The last plague is when the angel of death takes the lives of all of Egypt’s first born sons. That same angel paints lamb’s blood on the doorposts of the Hebrews’ homes’ , so that death “passes over” the Hebrew children. Finally, Pharaoh frees the Hebrews.

The psycho-spiritual purpose of Passover is to awaken us to our personal forms of enslavement and to propel us to freedom.

To understand our enslavement, simply think about the things we have which we fear being without. Is it money? A relationship? Is it our personal image? Our cellphone? Psychologically, enslavement is our “ego identification” with our objects, relationships or qualities.

Such enslavement creates the false illusion that we will not exist if we are denied those things and people to whom we are attached. The thought of such loss sends us into panic, then obsession. The headline grabbing stories of men killing their spouses when that spouse leaves them, is the most extreme manifestation of such broken attachments. Most manifestations are more mild, but all are painful, and most of us react with fear and an obsessive need to hold on.

According to Buddhist philosophy, the cause of our daily pain is attachment. Attachment refers to our “ego investment” or identification, inflexible and unyielding to things. We consistently strive to achieve a goal which we imagine will bring us happiness, and without such an achievement we feel anxiety. Our ego grasps objects and identifies our happiness with them. Conversely we fear the loss of things which we count on and live in fear that something which defines us will be gone.

In the Jewish tradition this same ego-preoccupation blocks our relationship to God. Our purpose is to match our ratzom, or will, with that of God’s. That is, we all have a purpose for being put on Earth. That purpose was given to us by God. Our life may be seen as a gradual unfolding or discovering of that divine purpose. Our neurotic attachments, which manifest themselves as obsessions, block that higher purpose. Conversely, letting go of attachments is a prerequisite for coming into touch with this higher will. Our life purpose transcends any particular ego involvement, and our unwillingness to let go delays or blocks such transcendent occasion.

In the face of loss, I often see my client’s narrowing. Recently I worked with several individuals who left their jobs, and were looking for new employment. Most got lost in narrowing. They wanted the exact jobs of their preconceptions; title, salary, duties, and status. Invariably they failed in those pursuits. Their life narrowed into a single pursuit of an exacting position. The inability to achieve that goal led to depression, anxiety, obsession and anger. It created clinical conditions.

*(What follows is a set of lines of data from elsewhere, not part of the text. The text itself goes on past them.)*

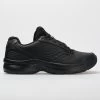 Saucony Omni Walker 3 Women's Black 1 Saucony Omni Walker 3 Women's Black -Sport Racquet Shop 631090 3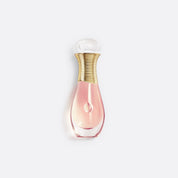 J'adore Eau de Toilette Roller-Pearl - א.ד.ט  לאישה למריחה על הגוף ברולר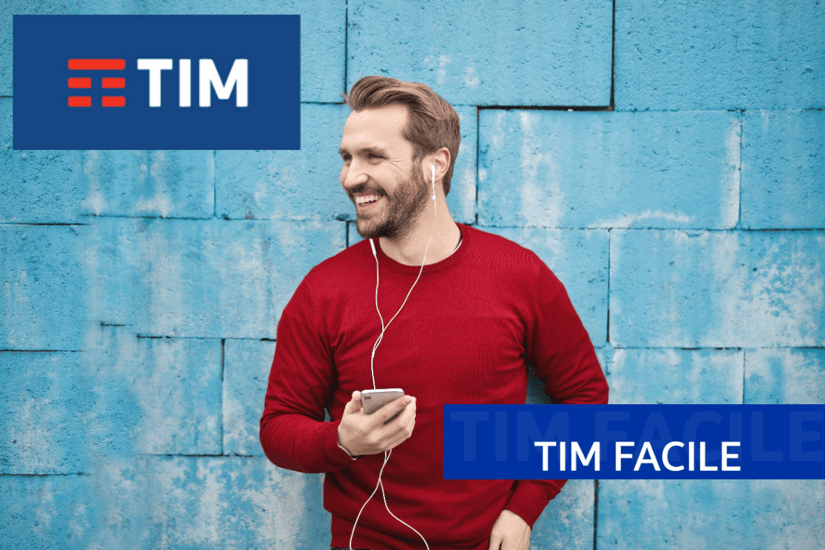 tim-facile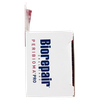 DENT.ADV PERIB.BIOREP. - Foto 2 di 3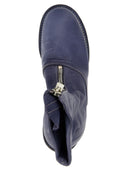 Stivali alla caviglia di Guidi '310'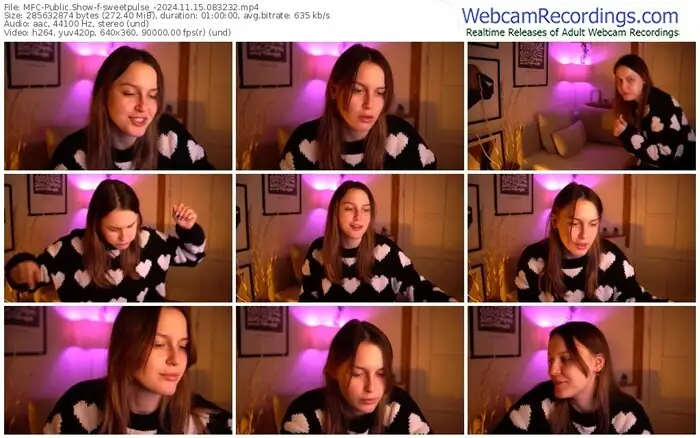 2024/11/15/mfc-sweetpulse_-08-32-32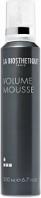 Мусс для придания интенсивного объема волосам / Volume Mousse BASE 200 мл – фото 1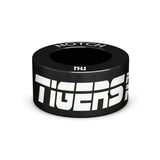 Tigers Premier League Promotion 2026 NOTCH Charm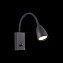 Бра ST Luce AMIO SL1014.401.01 3Вт GU10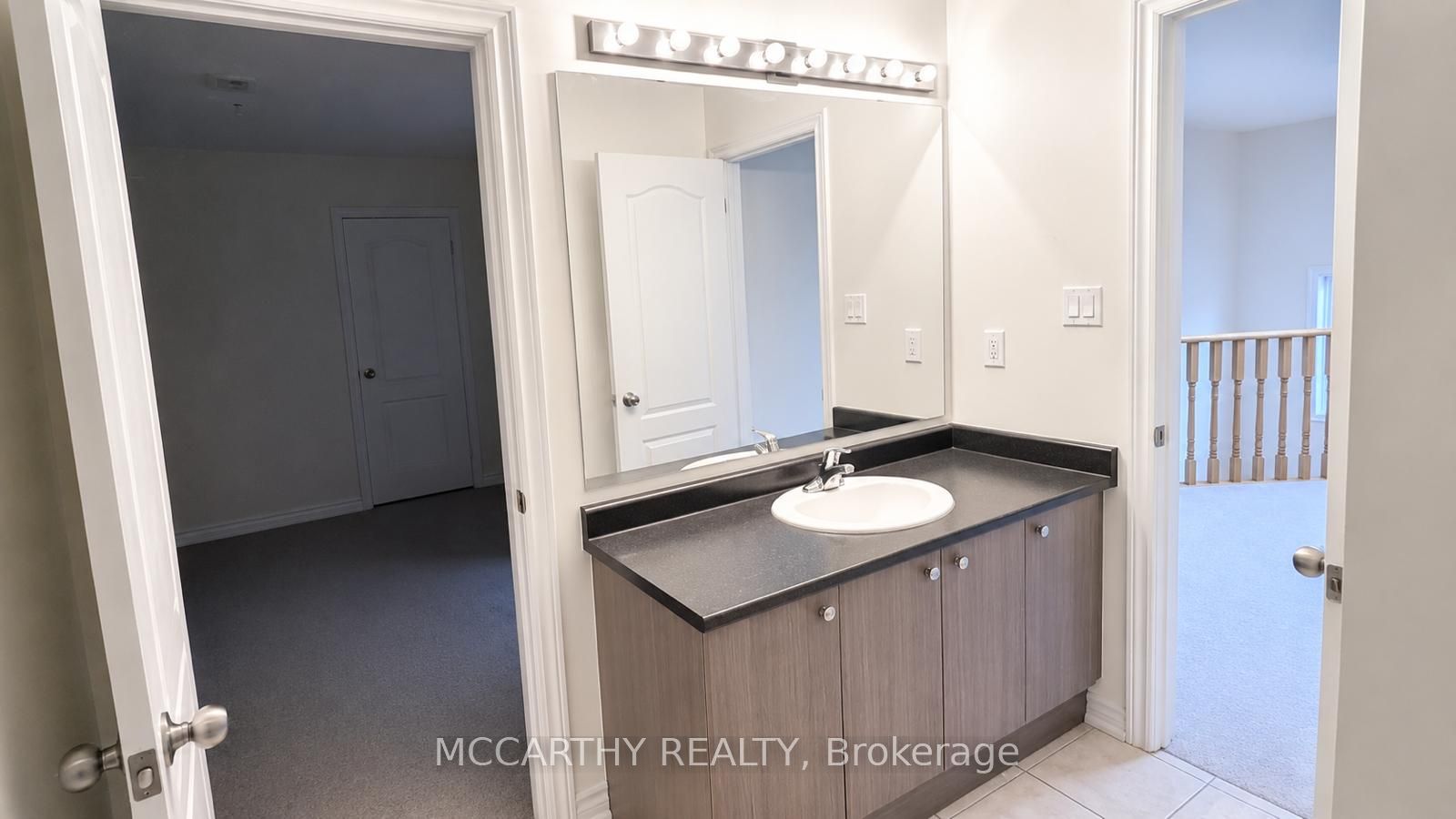 857 O'reilly Crescent Property Photo 16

Rather than narrow, I urged expansion. I suggested that they pursue any lead that appeared, and open their hearts to the possibilities. Those who followed that path succeeded. They often found positions of which they had never conceived, but that excited them, and satisfied their creativity. Their lives expanded and their sense of fulfillment peaked.

How many of us have been dumped from a relationship, been devastated, and obsessed with holding on to that relationship. Narrowing only led to continuing suffering. However, when we faced the reality and let go, we often found a better relationship, one that had less pain and conflict, one that activated love and creativity.

Expanding, opening our heart to possibilities, flies in the face of our feelings, but focusing on our life purpose helps us to transcend those feelings and expand, opening our heart to the unknown.

Be guided by the imagery of Spring, and be well.